We integrated abiotic and biotic factors to predict the areas in North America with the greatest Bd suitability. We first created a presence-only habitat suitability model (HSM) driven by climate and land use factors using Maxent version 3.3.3k [41]. We used 1775 Bd occurrence records with 988 unique localities in the North America mainland from the Vredenburg Lab [37] and Bd-Maps [38]. See S1 Table for a summary of the Bd-positive data used. Boria et al. [42] showed that applying a spatial filter to presence data reduces overfitting; therefore, we applied a 10 arc-minute (~12 km2) spatial filter by randomly choosing one Bd occurrence site from every 10 arc-minute area using R (dismo [43] and maptools [44] packages). This resulted in 746 Bd-positive sites with environmental data for model training.
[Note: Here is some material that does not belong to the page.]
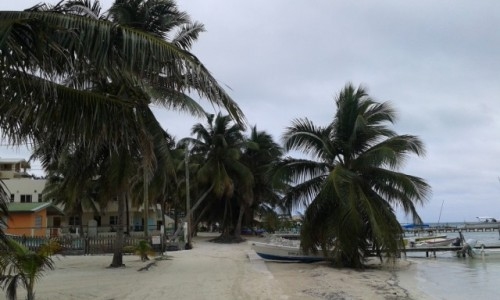 Zdjecie BELIZE / - / Caye Caulker / Caye Caulker leząca 32km od Belize Cite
We further minimized sampling bias by restricting background sampling areas to a minimum convex hull around the occurrence points (S1 Fig) [4549].

We obtained 19 bioclimatic variables from the Worldclim database (http://www.worldclim.org/bioclim), which are a set of interpolated temperature and precipitation conditions based on monthly averages measured at weather stations across the globe from the years 1950 to 2000, latitude, longitude, and elevation [50]. To incorporate land use patterns, we used the global human footprint (HF), which quantifies anthropogenic influences on the terrestrial environment based on land cover, human accessibility, land transformation, human population density, and infrastructure between the years 1993 to 2009 [51]. Some of the bioclimatic variables are highly correlated with each other; therefore, to reduce overfitting of the model due to multicollinearity of the model predictors, we calculated Spearman’s rank correlations (r) among all the variables to determine which variables were highly correlated with each other. When variable pairs had an r2 > 0.7, we chose the higher-ranking factor. We then used the resulting subset of 11 environmental variables to create the Bd HSM: mean diurnal temperature range (Bio2), temperature seasonality (Bio4), maximum temperature of the warmest month (Bio5) minimum temperature of the coldest month (Bio6), mean temperature of the wettest quarter (Bio8), precipitation of the driest quarter (Bio9), precipitation of the wettest month (Bio13), precipitation of the driest month (Bio14), precipitation of the warmest quarter (Bio18), precipitation of the coldest quarter (Bio19), and human footprint. These variables are biologically relevant to Bd and have been shown to perform well in previous Bd HSMs [6,12,5255].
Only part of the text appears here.